[CONSIGNE]
Extrayez du texte sur la série No Limit le passage situé entre « Série créée par » et « la saison 1) », ces deux bornes comprises.

[EXTRAIT PRÉSENTÉ]
• • •

Série créée par Luc Besson
Avec Vincent Elbaz, Sarah Brannens, Anne Girouard, Hélène Seuzaret, Bernard Destouches, Damien Jouillerot, Christian Brendel, Philippe Hérisson, Philippe Nahon, Moussa Maaskri…

Première diffusion en France : 2012 sur TF1
Format : 52 minutes en moyenne par épisode (6 épisodes pour la saison 1)
Site officiel : TF1

Synopsis
Lors d'une intervention d'un groupe de la DGSE en Afrique, un des agents, Vincent Libérati, est victime d'un malaise. Rappatrié en France, il se voit annoncer un terrible verdict : il est atteint d'une tumeur au cerveau qui ne lui laisse que quelques mois à vivre. Une section ultra-secrète de la DGSE, basée à Marseille, lui propose alors un traitement expérimental qui lui permettrait non pas de guérir mais de prolonger sa vie. En échange, il devient un agent spécial pour des missions sur le territoire français. Il accepte avec une seule motivation : pouvoir passer plus de temps avec sa fille de 16 ans, Lola, qu'il a trop délaissée à cause de sa vie professionnelle passée. Une double vie commence alors pour lui à Marseille, où il enchaîne les missions tout en essayant de tisser de nouveaux liens avec sa fille et en composant avec son ex-femme. Il doit aussi être inventif durant ses missions pour ne pas croiser sa propre soeur, Juliette Lambert, une commissaire de police opiniâtre qui intervient, au fil de ses enquêtes, sur les mêmes affaires que lui.

Critique : Taxi + Transporteur = no limit

Au moment où Luc Besson inaugure sa Cité du cinéma (avec studios, école, etc) et où sa société EuropaCorp se lance dans la production de séries télévisées ("Le Transporteur" et "No Limit"), on peut d’abord se dire que tout cela s’apparente plutôt, en cette période de crise, à une bonne nouvelle pour l’économie française en général et pour le monde de l’audiovisuel en particulier. Mais a-t-on aussi des raisons de s’en féliciter si on se préoccupe de l’aspect qualitatif ? Les premiers épisodes de "No Limit" (sur les six que compte la première saison), diffusés sur TF1 en novembre 2012, apportent un premier élément de réponse.

Le premier épisode s’ouvre sur une scène d’intervention d’un groupe armé français dans un pays d’Afrique, apparemment dans le cadre d’une mission de la DGSE contre le terrorisme. Le héros, un combattant d’élite joué par Vincent Elbaz, reçoit alors sur son portable un appel de sa fille de 16 ans dont il s’est très peu occupé depuis sa naissance, appel qu’il juge suffisamment important pour répondre en pleine action, avec l’aval de son supérieur qui lui ordonne seulement de faire vite ! Le ton est donné : de l’action plutôt gratuite (car on n’embarrasse peu le spectateur avec une mise en contexte ou une justification de l’action) et de l’humour plutôt balourd, lequel passe avant tout par le dialogue et par l’incongruité de la situation dont l’absurdité est pleinement assumée. En fait, on cerne tout de suite la patte Besson (du moins celle qui le caractérise depuis la fin des années 90, que soit comme réalisateur, scénariste ou producteur) : un scénario fait de grosses ficelles, des personnages à la psychologie « discount » et au charisme souvent proche de la passoire à nouilles, une volonté d’en mettre plein les yeux quels que soient les moyens, et de la comédie réchauffée dans de gros sabots.

• • •

[DONNÉES]
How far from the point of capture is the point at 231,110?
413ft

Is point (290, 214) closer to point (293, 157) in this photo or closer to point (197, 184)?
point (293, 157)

• • •

[CORRIGÉ]
Série créée par Luc Besson
Avec Vincent Elbaz, Sarah Brannens, Anne Girouard, Hélène Seuzaret, Bernard Destouches, Damien Jouillerot, Christian Brendel, Philippe Hérisson, Philippe Nahon, Moussa Maaskri…

Première diffusion en France : 2012 sur TF1
Format : 52 minutes en moyenne par épisode (6 épisodes pour la saison 1)